### Dataset rows

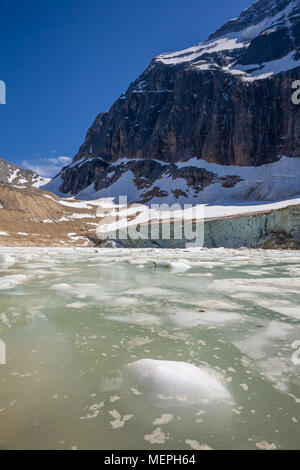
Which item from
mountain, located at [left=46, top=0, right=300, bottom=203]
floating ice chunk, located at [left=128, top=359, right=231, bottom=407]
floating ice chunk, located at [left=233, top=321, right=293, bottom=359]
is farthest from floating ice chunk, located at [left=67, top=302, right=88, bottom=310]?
mountain, located at [left=46, top=0, right=300, bottom=203]

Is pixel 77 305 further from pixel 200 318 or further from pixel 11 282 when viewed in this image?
pixel 11 282

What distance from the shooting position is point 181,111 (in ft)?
224

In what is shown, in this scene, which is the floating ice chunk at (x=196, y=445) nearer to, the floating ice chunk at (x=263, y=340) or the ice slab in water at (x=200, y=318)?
the floating ice chunk at (x=263, y=340)

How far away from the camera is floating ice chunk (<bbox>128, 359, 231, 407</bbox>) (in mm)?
1318

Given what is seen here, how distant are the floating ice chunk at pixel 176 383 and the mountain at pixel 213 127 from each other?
47.9 m

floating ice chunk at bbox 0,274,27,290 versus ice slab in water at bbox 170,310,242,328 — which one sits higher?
ice slab in water at bbox 170,310,242,328

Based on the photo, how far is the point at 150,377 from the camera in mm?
1456

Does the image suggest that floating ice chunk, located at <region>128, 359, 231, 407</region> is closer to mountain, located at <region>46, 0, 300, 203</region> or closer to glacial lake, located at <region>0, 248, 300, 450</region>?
glacial lake, located at <region>0, 248, 300, 450</region>

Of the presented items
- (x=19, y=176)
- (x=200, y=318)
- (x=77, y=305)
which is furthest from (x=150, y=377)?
(x=19, y=176)

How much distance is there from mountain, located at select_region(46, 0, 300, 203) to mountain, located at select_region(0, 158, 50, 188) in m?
38.9

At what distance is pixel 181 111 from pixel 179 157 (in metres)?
13.6

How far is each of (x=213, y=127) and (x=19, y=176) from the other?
328 feet

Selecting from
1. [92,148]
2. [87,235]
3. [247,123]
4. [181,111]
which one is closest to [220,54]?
[181,111]

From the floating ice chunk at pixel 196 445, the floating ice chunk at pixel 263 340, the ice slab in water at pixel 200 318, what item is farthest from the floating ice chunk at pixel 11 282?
the floating ice chunk at pixel 196 445
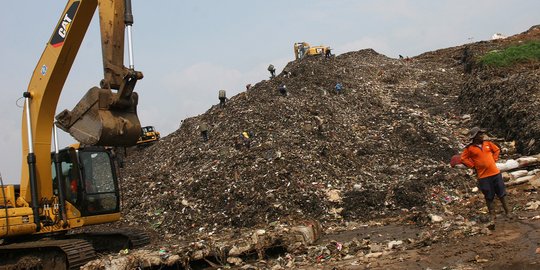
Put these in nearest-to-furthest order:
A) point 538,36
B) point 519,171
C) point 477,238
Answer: point 477,238 < point 519,171 < point 538,36

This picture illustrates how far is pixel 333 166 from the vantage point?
11.9 metres

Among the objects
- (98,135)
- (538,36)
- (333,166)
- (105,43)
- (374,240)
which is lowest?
(374,240)

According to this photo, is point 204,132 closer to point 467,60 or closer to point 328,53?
point 328,53

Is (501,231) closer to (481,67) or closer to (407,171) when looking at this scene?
(407,171)

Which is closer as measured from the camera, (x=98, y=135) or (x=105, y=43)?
(x=98, y=135)

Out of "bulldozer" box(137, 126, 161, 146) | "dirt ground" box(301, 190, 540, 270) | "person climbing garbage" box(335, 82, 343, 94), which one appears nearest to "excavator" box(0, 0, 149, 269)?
"dirt ground" box(301, 190, 540, 270)

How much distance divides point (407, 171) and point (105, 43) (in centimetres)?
760

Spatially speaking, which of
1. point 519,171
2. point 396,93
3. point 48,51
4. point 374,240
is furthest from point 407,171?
point 48,51

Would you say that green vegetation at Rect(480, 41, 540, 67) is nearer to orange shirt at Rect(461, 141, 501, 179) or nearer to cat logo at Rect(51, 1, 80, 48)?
orange shirt at Rect(461, 141, 501, 179)

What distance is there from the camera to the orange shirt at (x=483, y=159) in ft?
22.7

### Problem requirements
Update the lines above by changing "excavator" to "digger" and keeping everything else the same, and leave out the pictures.

### Solution for this task
Which item from
mountain, located at [left=46, top=0, right=300, bottom=203]
floating ice chunk, located at [left=128, top=359, right=231, bottom=407]
floating ice chunk, located at [left=233, top=321, right=293, bottom=359]
is farthest from floating ice chunk, located at [left=67, top=302, right=88, bottom=310]?
mountain, located at [left=46, top=0, right=300, bottom=203]

Is pixel 77 305 further from pixel 200 318 or further from pixel 11 282 when viewed in this image?
pixel 11 282

What distance from the shooting position is point 181,111 (in ft)?
224

In what is shown, in this scene, which is the floating ice chunk at (x=196, y=445) nearer to, the floating ice chunk at (x=263, y=340) or the ice slab in water at (x=200, y=318)?
the floating ice chunk at (x=263, y=340)

How far away from the camera is floating ice chunk (<bbox>128, 359, 231, 407</bbox>) (in mm)?
1318

Given what is seen here, how distant are the floating ice chunk at pixel 176 383 and the mountain at pixel 213 127 from each other?
47.9 m

floating ice chunk at bbox 0,274,27,290 versus ice slab in water at bbox 170,310,242,328 — which one sits higher?
ice slab in water at bbox 170,310,242,328

Based on the photo, how far is the point at 150,377 from the camera in mm?
1456

Does the image suggest that floating ice chunk, located at <region>128, 359, 231, 407</region> is closer to mountain, located at <region>46, 0, 300, 203</region> or closer to glacial lake, located at <region>0, 248, 300, 450</region>?
glacial lake, located at <region>0, 248, 300, 450</region>

Of the presented items
- (x=19, y=176)
- (x=200, y=318)
- (x=77, y=305)
which is furthest from (x=150, y=377)?
(x=19, y=176)

How much distance is there from mountain, located at select_region(46, 0, 300, 203) to mountain, located at select_region(0, 158, 50, 188) in m?
38.9

At what distance is pixel 181 111 from pixel 179 157 (in metres)?
13.6

How far is each of (x=213, y=127) and (x=19, y=176) from the other?
328 feet

Selecting from
1. [92,148]
2. [87,235]
3. [247,123]
4. [181,111]
which one is closest to [220,54]?
[181,111]

From the floating ice chunk at pixel 196 445, the floating ice chunk at pixel 263 340, the ice slab in water at pixel 200 318, what item is farthest from the floating ice chunk at pixel 11 282?
the floating ice chunk at pixel 196 445
Put these in nearest-to-furthest order:
A) point 538,36
B) point 519,171
C) point 477,238
Answer: point 477,238 < point 519,171 < point 538,36

This picture illustrates how far is pixel 333 166 from the vantage point?
11.9 metres

Among the objects
- (98,135)
- (538,36)
- (333,166)
- (105,43)
- (374,240)
which is lowest?
(374,240)

According to this photo, is point 204,132 closer to point 467,60 or closer to point 328,53?
point 328,53

Is (501,231) closer to (481,67) or closer to (407,171) when looking at this scene?
(407,171)

Which is closer as measured from the camera, (x=98, y=135) or (x=105, y=43)?
(x=98, y=135)

Out of "bulldozer" box(137, 126, 161, 146) | "dirt ground" box(301, 190, 540, 270) | "person climbing garbage" box(335, 82, 343, 94), which one appears nearest to "digger" box(0, 0, 149, 269)?
"dirt ground" box(301, 190, 540, 270)

How much distance divides point (407, 171) and point (105, 43) (in centimetres)?
760

Spatially speaking, which of
1. point 519,171
2. point 396,93
3. point 48,51
4. point 374,240
is furthest from point 407,171?
point 48,51

Would you say that green vegetation at Rect(480, 41, 540, 67) is nearer to orange shirt at Rect(461, 141, 501, 179) or nearer to cat logo at Rect(51, 1, 80, 48)?
orange shirt at Rect(461, 141, 501, 179)

What distance is there from the camera to the orange shirt at (x=483, y=159) in ft?
22.7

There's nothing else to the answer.